La sempre più probabile chiusura del conflitto in Medio Oriente fa balzare in primo piano, per il presidente americano Trump, l’urgenza di porre fine anche alla guerra scatenata da Mosca contro l’Ucraina. Un epilogo da raggiungere sfruttando l’esperienza della forzatura militare e diplomatica esercitata su Hamas. L’analisi di Gianfranco D’Anna
Quella che si profila come la fine della guerra in Medio Oriente rilancia l’attenzione internazionale sul conflitto in Ucraina e pone l’accento sulla necessità di accelerare anche su questo scacchiere bellico la cessazione delle ostilità in corso da più di tre anni e mezzo.
Accelerazione, che sulla scia della massiccia accentuazione finale dell’offensiva di Israele contro Hamas, offensiva che ha raso al suolo Gaza e in definitiva messo con le spalle al muro il gruppo terroristico, potrebbe fare perno sul rafforzamento delle capacità non solo difensive, ma anche offensive di Kyiv per contrastare la comunque fallimentare invasione dell’armata russa.
Una svolta evidenziata dalla dichiarata intenzione del presidente degli Stati Uniti Donald Trump di fornire alle forze ucraine i missili Tomahawk con una gittata fino a 2.500 chilometri, in grado di colpire in profondità il territorio russo, mettendo nel mirino circa 2.000 obiettivi strategici. A cominciare dalle linee di rifornimento e i depositi di armamenti delle forze d’invasione di Mosca.
Eventualità destinata a trasformare l’attuale muro contro muro fra ucraini e russi, un’impasse che rappresenta comunque una sconfitta per Putin, in una catastrofica ritirata dell’armata russa.

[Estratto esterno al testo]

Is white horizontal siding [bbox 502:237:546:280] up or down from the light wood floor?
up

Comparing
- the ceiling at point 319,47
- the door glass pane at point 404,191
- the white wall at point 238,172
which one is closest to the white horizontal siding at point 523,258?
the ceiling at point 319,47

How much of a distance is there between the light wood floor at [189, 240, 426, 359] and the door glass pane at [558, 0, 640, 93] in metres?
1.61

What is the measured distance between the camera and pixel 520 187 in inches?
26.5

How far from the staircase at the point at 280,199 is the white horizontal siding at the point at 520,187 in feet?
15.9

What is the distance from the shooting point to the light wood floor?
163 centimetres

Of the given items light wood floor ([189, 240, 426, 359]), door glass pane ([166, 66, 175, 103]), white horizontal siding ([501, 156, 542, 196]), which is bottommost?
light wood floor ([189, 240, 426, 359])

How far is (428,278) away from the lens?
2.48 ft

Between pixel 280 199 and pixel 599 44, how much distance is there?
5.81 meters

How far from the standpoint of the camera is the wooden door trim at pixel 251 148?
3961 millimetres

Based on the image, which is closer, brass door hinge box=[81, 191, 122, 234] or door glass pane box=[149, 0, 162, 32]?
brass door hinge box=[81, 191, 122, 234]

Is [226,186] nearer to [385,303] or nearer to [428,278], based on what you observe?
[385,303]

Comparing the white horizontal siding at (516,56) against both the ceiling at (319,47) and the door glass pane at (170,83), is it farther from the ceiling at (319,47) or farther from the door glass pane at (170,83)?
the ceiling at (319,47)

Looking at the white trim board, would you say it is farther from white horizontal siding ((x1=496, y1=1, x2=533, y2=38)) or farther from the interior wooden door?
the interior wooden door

A Mosca il ruolo dei Tomahawk è già un incubo per il Cremlino e la macchina della propaganda, che mostrano segni di crescente nervosismo. Da giorni le più alte cariche dello Stato e i media ufficiali, battono sullo stesso tema con toni sempre più minacciosi, denunciando quella che viene definita l’”inevitabile escalation”.
Lo stesso Putin ha avvertito che Mosca non potrà che reagire ad un tale scenario. “Si tratta di un passo molto serio verso l’escalation”, ha sottolineato da ultimo il viceministro degli Esteri, Serghei Ryabkov, ammettendo che l’edificio delle relazioni russo-americane si sta “sgretolando” e che, senza spiegare per colpa di chi, lo slancio del vertice di Ferragosto in Alaska, dove Putin e Trump si sono incontrati di persona, “si è ampiamente esaurito”.
Alzando ulteriormente il tiro, Ryabkov ha chiesto a Washington di astenersi da iniziative strategiche che la Russia potrebbe considerare come tentativi di influenzare le sue capacità di deterrenza nucleare.
“La risposta ai Tomahawk forniti dal Pentagono a Kyiv sarà dura e asimmetrica. Troveremo il modo di colpire coloro che ci causano problemi”, è stato il minaccioso monito di Andrei Kartapolov, presidente della commissione Difesa della Duma, intervistato dall’agenzia di stampa ufficiale Ria Novosti, mentre gli altri media ufficiali già ipotizzano l’entità dell’eventuale risposta di Mosca, anche preventiva, all’impiego da parte dell’ Ucraina dei Tomahawk.
Sulle pagine di uno dei quotidiani più diffusi, la Komsomolskaya Pravda, l’analista militare Viktor Baranets ricorda che potrebbero essere istallati missili russi a Cuba o in Venezuela. Il Moskovsky Komsmomolets intervista invece l’esperto militare Vladimir Popov, secondo il quale Mosca potrebbe mettere in campo direttamente contro Kyiev il missile balistico ipersonico Oreshnik con una gittata fino a 5.500 chilometri.
Una valanga di minacce e congetture che lascia intuire quanto, prima ancora di entrare in azione, i Tomahawk americani siano subito diventati un ostacolo insormontabile per i sogni di restaurazione imperialistica della Russia di Putin.